Task goal
In the data below, which lines hold "site"? Copy every one.

Data for this task
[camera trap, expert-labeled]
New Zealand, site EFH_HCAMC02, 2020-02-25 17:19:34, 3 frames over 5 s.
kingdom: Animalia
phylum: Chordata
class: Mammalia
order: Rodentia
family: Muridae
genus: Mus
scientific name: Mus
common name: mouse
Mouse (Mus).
* * *
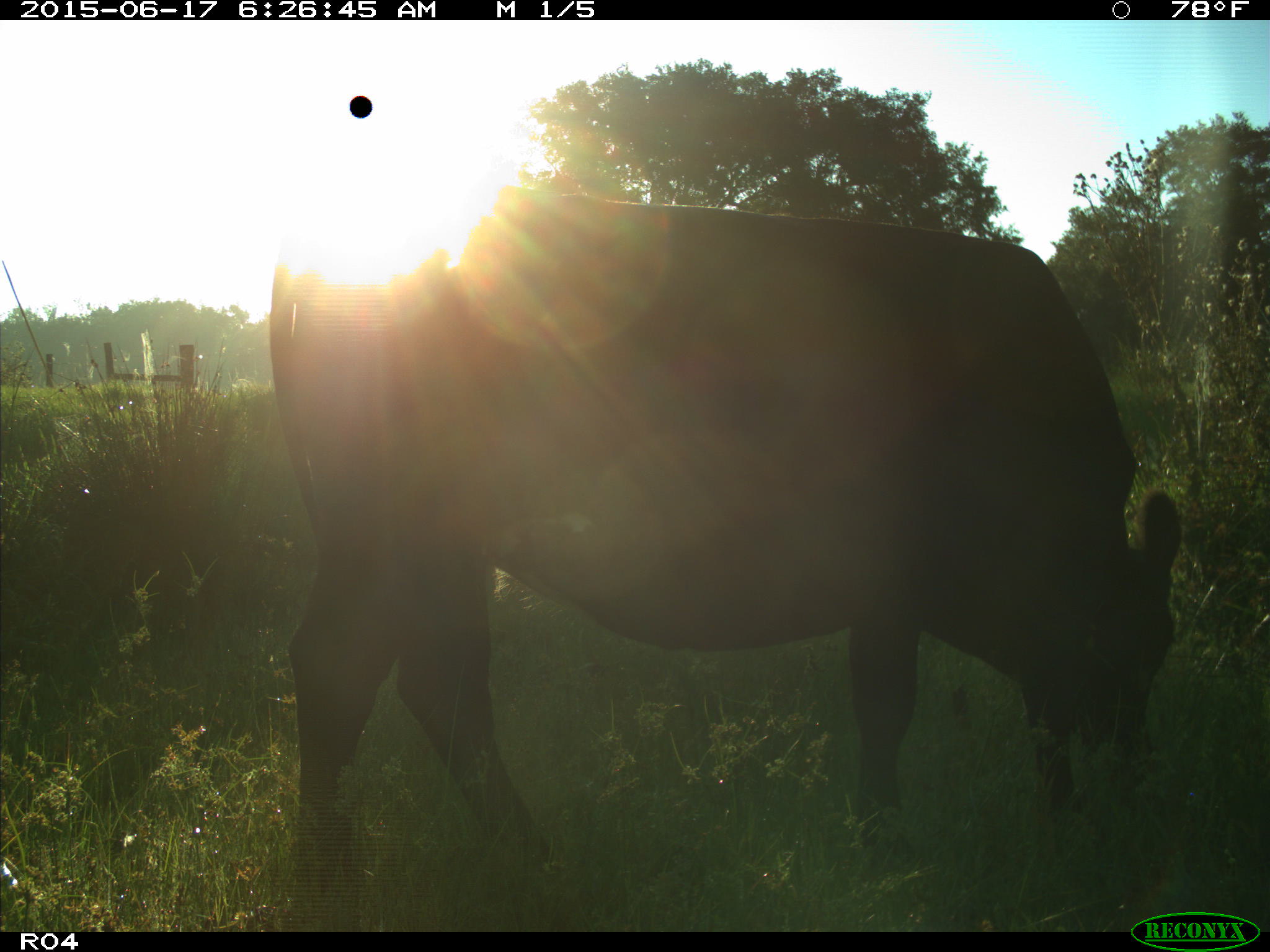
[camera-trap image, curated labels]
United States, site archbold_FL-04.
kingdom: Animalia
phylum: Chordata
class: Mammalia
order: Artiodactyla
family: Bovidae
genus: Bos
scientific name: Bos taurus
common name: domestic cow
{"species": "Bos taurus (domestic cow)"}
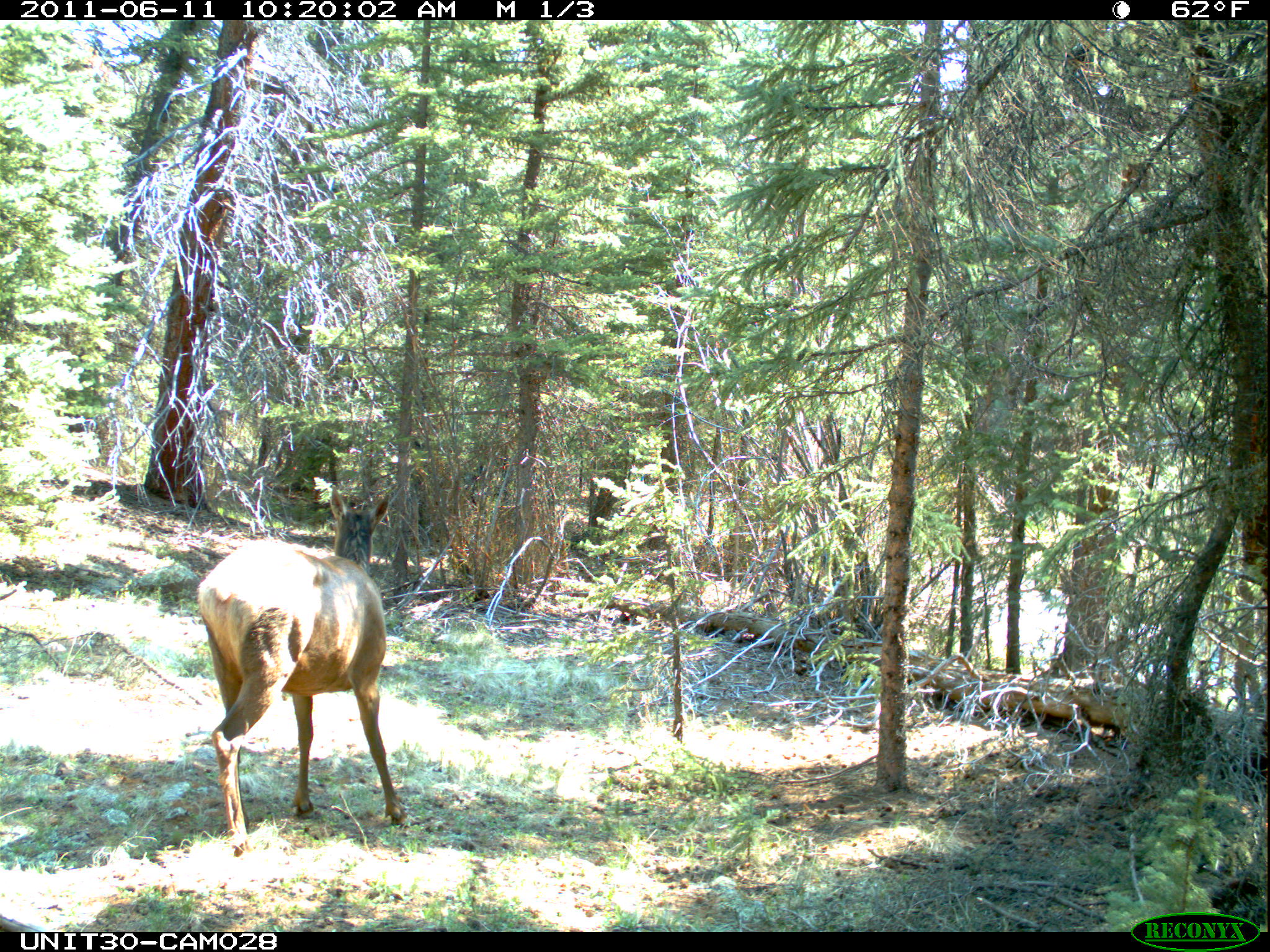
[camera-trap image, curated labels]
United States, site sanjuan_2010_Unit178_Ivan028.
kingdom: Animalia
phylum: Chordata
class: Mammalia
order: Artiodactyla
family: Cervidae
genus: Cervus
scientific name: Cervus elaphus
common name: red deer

Your response
New Zealand, site EFH_HCAMC02, 2020-02-25 17:19:34, 3 frames over 5 s.
United States, site archbold_FL-04.
United States, site sanjuan_2010_Unit178_Ivan028.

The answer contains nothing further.